### Exercícios:
a. Diga se cada afirmação concorda com o trecho sobre a máscara na poesia de Régio, respondendo sim ou não e citando as palavras do trecho que decidem: (i) a citação de Chevalier diz que a psicanálise quer arrancar as máscaras de uma pessoa; (ii) Narciso é apresentado como um dos poemas menos conhecidos de Régio; (iii) no poema, a boca aparece como quente e aberta.
b. Cite, sem mudar nada, a parte do trecho sobre a máscara na poesia de Régio que vai de "Ó lindos olhos" até "(Régio, 1972: 19)", incluindo esses dois pontos.

O indivíduo que se cobre com a máscara se identifica, na aparência, com o personagem representado. O símbolo da máscara se presta a cenas dramáticas em contos, filmes, em que a pessoa se identifica a tal ponto com (...) sua máscara, que não consegue mais se desfazer dela, que não é mais capaz de retirá-la.(...)A psicanálise tem por objetivo arrancar as máscaras de uma pessoa, para colocá-la na presença de sua realidade profunda. (Chevalier, 1990: 598)
A imagem da máscara será ainda explorada como recurso poético, e significativo é o fato de os poemas que dialogam com mitos e arquétipos do inconsciente coletivo serem justamente aqueles em que a preocupação com o fazer poético se torna mais evidente. Assim, a idéia do fingimento pessoano encontra-se, em Régio, potencializada. Ora tem-se um fingimento confessado, ora um redimensionamento de mitos tradicionais, mostrando as múltiplas faces adotadas pelo eu-lírico. Um dos mais conhecidos da lírica regiana, o poema Narciso apresenta a face do espelho:
Dentro de mim me quis eu ver. Tremia,
Dobrado em dois sobre o meu próprio poço...
Ah, que terrível face e que arcabouço
Este meu corpo lânguido escondia!
Ó boca tumular, cerrada e fria,
Cujo silêncio esfíngico eu bem ouço!...
Ó lindos olhos sôfregos, de moço,
Numa fronte a suar melancolia!...
Assim me desejei nessas imagens.
Meus poemas requintados e selvagens,
O meu Desejo os sulca de vermelho:
Que eu vivo à espera dessa noite estranha,
Noite de amor em que me goze e tenha,
...Lá no fundo do poço em que me espelho! (Régio, 1972: 19)

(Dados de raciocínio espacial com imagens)
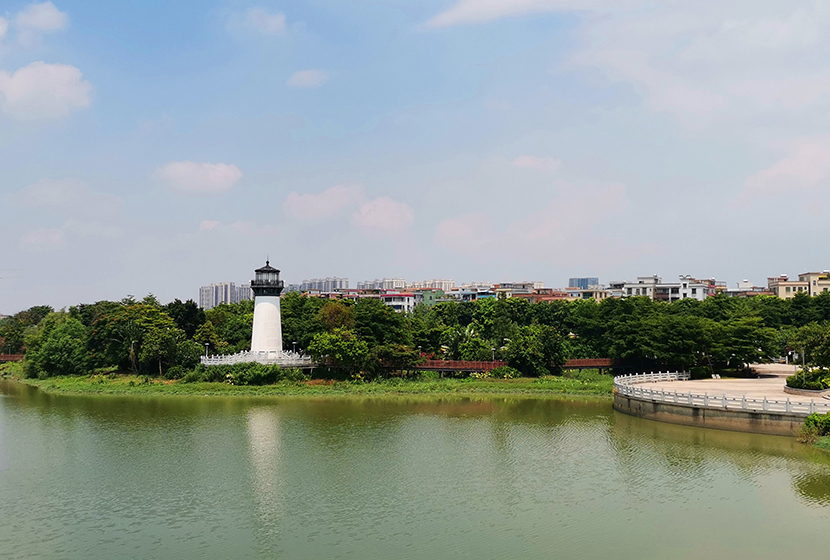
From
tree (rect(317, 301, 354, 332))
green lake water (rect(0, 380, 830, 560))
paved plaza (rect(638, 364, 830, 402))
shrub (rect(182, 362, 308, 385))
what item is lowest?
green lake water (rect(0, 380, 830, 560))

### Respostas:
a.
(i) Sim: "A psicanálise tem por objetivo arrancar as máscaras de uma pessoa"
(ii) Não: "Um dos mais conhecidos da lírica regiana"
(iii) Não: "Ó boca tumular, cerrada e fria"

b.
Ó lindos olhos sôfregos, de moço,
Numa fronte a suar melancolia!...
Assim me desejei nessas imagens.
Meus poemas requintados e selvagens,
O meu Desejo os sulca de vermelho:
Que eu vivo à espera dessa noite estranha,
Noite de amor em que me goze e tenha,
...Lá no fundo do poço em que me espelho! (Régio, 1972: 19)